I find interesting that this Haskell implementation of the Timsort sorting algorithm exhibits the same bug as Python and Java implementations, despite Haskell having a more advanced type system. This is a reminder that type checking is not a magic bullet, and is hardly enough to prove a program correctness. Formal proofs and whole program static analysis are still necessary, with or without an advanced type system.

Using a more powerful type system like Idris, you could rewrite the QuickCheck properties to types and then prove them. Type checking may not be a magic bullet but are actually perfect for solving this problem.

1/ How is Idris different from KeY (the formal verification tool used to find the bug in Timsort: http://en.wikipedia.org/wiki/KeY)? I just know that Idris is a pure functional language with dependent types that tries to blur the lines between general-purpose programming and theorem proving, but my knowledge stops here :)

2/ What would be the pros and cons of using Idris instead of KeY to verify an implementation of Timsort?

Pro: verification in the same language as the main code, so any Idris tools would understand the proof and e.g. preserve it when doing automated refactoring. Con: Idris probably has less tooling available than Java.

Pro: verification in the same language as the main code, so any Idris tools would understand the proof and e.g. preserve it when doing automated refactoring.

As far as I know, the JML (Java Modeling Language) specifications used by KeY are written directly into the Java source code files, as comments, which implies they can be preserved too.

Con: Idris probably has less tooling available than Java.

Does the fact that Idris is a total language limit in some way the kind of algorithm you can write and/or constrain the way you write them, compared to an imperative language like Java or even a pure functional language like Haskell?

As far as I know, the JML (Java Modeling Language) specifications used by KeY are written directly into the Java source code files, as comments

Which means most Java tools will treat them as simple comments, and not e.g. update them appropriately when performing automated refactoring.

Does the fact that Idris is a total language limit in some way the kind of algorithm you can write and/or constrain the way you write them, compared to an imperative language like Java or even a pure functional language like Haskell?

There are escape hatches even in Idris, so the difference is more that you’re explicit about which parts of your program contain assumptions. The difference between a total language and not is that a non-total language allows you to invert functions when you can’t prove the inverse exists. In practice it would only ever come up if you wanted to write a program that relied on some statement that you couldn’t prove but nevertheless thought was true. There are plenty of those in mathematics (e.g. a function that accepts an even number >= 4 and returns two primes that sum to that number), but it’s hard to think of one that would be useful in programming. But if you did come up with such a thing, in Idris all that would mean is that you’d have an explicit “this program assumes Goldbach’s conjecture” somewhere in your source.

The space of all computable functions is generated by the five primitive recursive operators plus the μ operator ( http://en.wikipedia.org/wiki/%CE%9C_operator ). Informally, the μ operator inverts a function.

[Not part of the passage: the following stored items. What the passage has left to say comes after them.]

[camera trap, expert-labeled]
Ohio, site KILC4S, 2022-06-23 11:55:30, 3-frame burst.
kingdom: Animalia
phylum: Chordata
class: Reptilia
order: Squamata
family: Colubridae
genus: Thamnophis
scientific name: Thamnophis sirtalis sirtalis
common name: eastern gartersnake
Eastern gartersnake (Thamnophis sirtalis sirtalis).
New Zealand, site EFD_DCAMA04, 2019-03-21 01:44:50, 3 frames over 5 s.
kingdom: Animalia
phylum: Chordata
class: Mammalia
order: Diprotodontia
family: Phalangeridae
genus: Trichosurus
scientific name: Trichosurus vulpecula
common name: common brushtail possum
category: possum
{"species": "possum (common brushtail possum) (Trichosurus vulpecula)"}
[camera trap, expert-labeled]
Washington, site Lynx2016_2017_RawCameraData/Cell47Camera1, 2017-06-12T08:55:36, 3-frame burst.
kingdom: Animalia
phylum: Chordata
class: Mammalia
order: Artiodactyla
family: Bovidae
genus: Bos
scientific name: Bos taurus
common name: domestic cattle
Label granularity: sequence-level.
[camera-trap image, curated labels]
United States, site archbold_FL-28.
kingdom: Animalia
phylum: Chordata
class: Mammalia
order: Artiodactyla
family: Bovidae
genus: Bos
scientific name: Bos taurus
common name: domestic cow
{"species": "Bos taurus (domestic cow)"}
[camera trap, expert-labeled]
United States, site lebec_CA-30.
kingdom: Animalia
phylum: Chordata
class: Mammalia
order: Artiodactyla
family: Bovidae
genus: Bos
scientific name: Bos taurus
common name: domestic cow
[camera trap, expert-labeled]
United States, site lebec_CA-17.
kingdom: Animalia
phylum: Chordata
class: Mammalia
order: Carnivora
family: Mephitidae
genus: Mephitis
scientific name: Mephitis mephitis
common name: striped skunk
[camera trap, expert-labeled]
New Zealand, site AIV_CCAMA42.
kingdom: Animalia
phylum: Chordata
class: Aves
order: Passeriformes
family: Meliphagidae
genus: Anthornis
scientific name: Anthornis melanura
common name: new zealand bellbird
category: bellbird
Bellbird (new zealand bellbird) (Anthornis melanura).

Any function defined solely in terms of the five primitive recursive operators is necessarily total and as such is trivial to express in a total language. So the difference between a turing-complete language and a total language is solely about which applications of the μ operator are allowed; that is, a total language only allows you to apply the μ operator when you can prove it is total (i.e. when you can prove that the inverse of the function you’re inverting exists), whereas a turing-complete language always allows you to apply the μ operator even when you can’t give such a proof.

You can’t get around doing the work somewhere if you want a proof - and even a language like Haskell will allow you to not prove all the properties of your program. But in something like Haskell you can do the work in the type system rather than in magic comments. To my mind that’s an improvement.

Yes, I agree that if you want a proof, you have to do the work somewhere. My point is that, in the specific case of this implementation of Timsort, it was not possible to do the “work” in the type system, even in Haskell.

I think it’s more likely that the author wasn’t bothered enough to do it at all than that it was impossible to do it in the type system. I don’t know Haskell but I could take a stab at porting the proof to Scala if you think that would be enlightening.

Are you saying that you think it would have been possible to “refine” the types enough to identify the bug, by just using Haskell’s type system, and without any external proof (like the verification system KeY used to identify the bug in Python and Java)?

But if you’re right, it would imply that the bug in Timsort could have been found by simply implementing the algorithm in Scala with a set of types restrictive enough to exhibit the bug? I’d be curious to see that.

The SKI calculus has been implemented using the Scala type system, which means it’s turing complete. I have no idea how hard it would be to implement something of this complexity using it, however.

So it’s a subtle point, but Turing completeness is true of several typesystems, including Haskell’s and Common Lisp’s, but that doesn’t mean they can necessarily catch this. Dependent types are not more expressive computationally, but they allow more categories of input into typing decisions, and are therefore able to express constraints that “weaker” systems cannot.

Rewriting Timsort in terms of SKI calculus is certainly possible since the SKI calculus has been proven Turing complete, but the code would be a lot harder to write and maintain than in Java, Scala or Python. Moreover, as @lrene wrote, it doesn’t necessarily means the bug would have been found after such a rewrite. It probably explains why people use verification tools like the KeY project.

I read a different page (http://envisage-project.eu/timsort-specification-and-verification/) and was wondering if someone had a page with a list of numbers that allowed us to verify this bug? I’d like to be able to paste the list into Ipython and see the behavior myself, rather than have to run some Java code. Thanks.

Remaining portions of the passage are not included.